Chapter 20
DEPUIS trois jours, Maurice attendait anxieusement, à Heidelberg, la réponse de Claire. Qu'allait-elle répondre, si elle répondait? Et que pouvait-elle répondre dont il fût satisfait? La situation était sans issue pour elle comme pour lui. Un seul événement aurait pu mettre son coeur en repos; il était impossible, sûrement impossible, et pourtant il s'attardait souvent à le rêver: Claire quittait Paris et le rejoignait en Allemagne, comme naguère Julie. Oh! le voyage avec elle, avec Claire, cette taille souple serrée contre lui, et le baiser de ces lèvres rouges et l'odeur de ces noirs cheveux crêpelés... Une à une, il avait le cruel courage de revivre par le souvenir les journées, les minutes de Cronberg, la jeune fille substituée, dans ce rêve, à la maîtresse trahie... Et subitement, en plein rêve, il recevait comme un coup de poignard le choc de la dernière parole de Julie:
«Si tu reviens ici avec une autre femme, et que la petite Koethe te demande où je suis, tu lui répondras que je suis morte, n'est-ce pas?»
Le troisième jour, une lettre arriva. Il reconnut sur l'enveloppe l'écriture de Julie. «Pauvre Julie!
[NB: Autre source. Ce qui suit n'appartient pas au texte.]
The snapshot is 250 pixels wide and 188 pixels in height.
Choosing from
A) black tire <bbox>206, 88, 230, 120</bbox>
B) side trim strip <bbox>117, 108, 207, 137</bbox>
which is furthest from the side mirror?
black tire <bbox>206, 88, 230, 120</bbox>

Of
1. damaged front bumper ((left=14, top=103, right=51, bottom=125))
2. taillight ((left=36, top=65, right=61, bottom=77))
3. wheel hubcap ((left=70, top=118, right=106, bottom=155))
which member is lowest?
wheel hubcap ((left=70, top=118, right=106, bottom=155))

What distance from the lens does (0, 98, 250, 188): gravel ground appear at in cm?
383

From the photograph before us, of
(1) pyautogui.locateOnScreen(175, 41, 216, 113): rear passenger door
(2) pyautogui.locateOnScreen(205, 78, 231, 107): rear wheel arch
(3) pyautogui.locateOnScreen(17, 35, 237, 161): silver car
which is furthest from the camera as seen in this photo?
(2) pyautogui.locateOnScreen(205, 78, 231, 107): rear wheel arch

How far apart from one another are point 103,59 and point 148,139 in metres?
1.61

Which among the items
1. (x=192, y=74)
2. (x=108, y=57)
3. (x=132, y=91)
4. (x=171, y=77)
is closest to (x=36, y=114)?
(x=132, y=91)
Encore des tendresses vides... Encore des:--Je t'aime, mon adoré! Tu manques bien à ta Yù!...» Mais, quand il eut ouvert le papier, parcouru les quelques lignes qu'il contenait, il fut réveillé en sursaut de son indifférence.
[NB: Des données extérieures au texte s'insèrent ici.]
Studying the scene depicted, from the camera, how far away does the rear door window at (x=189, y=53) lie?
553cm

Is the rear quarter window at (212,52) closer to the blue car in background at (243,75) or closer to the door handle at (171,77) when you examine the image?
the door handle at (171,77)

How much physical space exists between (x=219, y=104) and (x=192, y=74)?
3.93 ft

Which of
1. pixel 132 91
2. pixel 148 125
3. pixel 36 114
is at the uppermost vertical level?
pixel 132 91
/# «Mon ami, des événements graves, qui vous intéressent, se passent ici. Revenez par les plus courts chemins. Votre présence est nécessaire, et celle qui la réclame c'est
«Votre amie
«JULIE SURGÈRE.» #/
Il relisait ce court billet, en répétait les mots à haute voix. C'était l'écriture bien connue, c'était le papier favori de Julie; mais la pensée qui avait animé ces lignes, non, ce n'était pas la sienne. «Quelque chose de grave se passe vraiment là-bas... _Mon ami_, au lieu de _Mon aimé_... Pas un mot de tendresse émue... Une mère aurait pu m'écrire cela...» Il réfléchit, envisagea une à une toutes les solutions qui lui parurent vraisemblables... Il ne vit naturellement pas la seule vraie: il ne devina pas que Daumier eût pu montrer ses lettres à Julie. «Claire va plus mal... ou bien Antoine se meurt...» Et tout de suite il rejeta la première hypothèse... «Si Claire était très malade, ce ne serait pas Julie qui m'appellerait auprès d'elle.» Car, comme la plupart des hommes, il n'imaginait pas qu'une femme, sans cesser de l'aimer, pût faire le sacrifice de son amour.
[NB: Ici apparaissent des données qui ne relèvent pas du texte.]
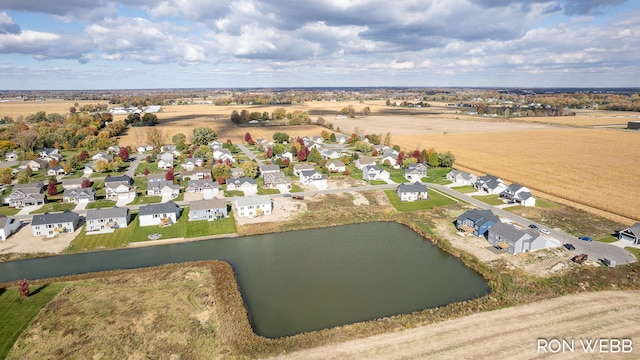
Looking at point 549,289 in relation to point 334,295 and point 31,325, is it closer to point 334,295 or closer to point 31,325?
point 334,295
«Oui, c'est bien cela. Antoine va mourir. Julie a hâte de me revoir; elle m'appelle. Elle va me demander de tenir ma parole. Elle veut s'assurer que j'y suis toujours résolu.»
Quelques jours plus tôt, cette nécessité du retour à Paris, face à face avec son serment, l'eût effaré. Aujourd'hui cette lettre, qui contenait la mise en demeure, l'arrêt, lui procurait un soulagement, un contentement secrets. Ces trois lignes sur papier mauve, c'était la libération, la fin de l'exil: elles lui rendaient, devant sa conscience, le droit au retour. Au bout du voyage, il allait trouver le mur de l'impasse... Mais de louches espoirs le soutenaient comme à tant d'heures de sa vie. «Soit... je tiendrai ma parole, mais je serai près de Claire, et d'être près d'elle, je la guérirai. Et puis, tout s'arrangera...» Il n'osait pas se dire comment, par quelle double trahison... Ce qui fut résolu dans son esprit sans l'ombre d'hésitation, ce fut le retour. Comme toujours, esclave de la destinée, il avait attendu l'impulsion d'autrui pour se décider.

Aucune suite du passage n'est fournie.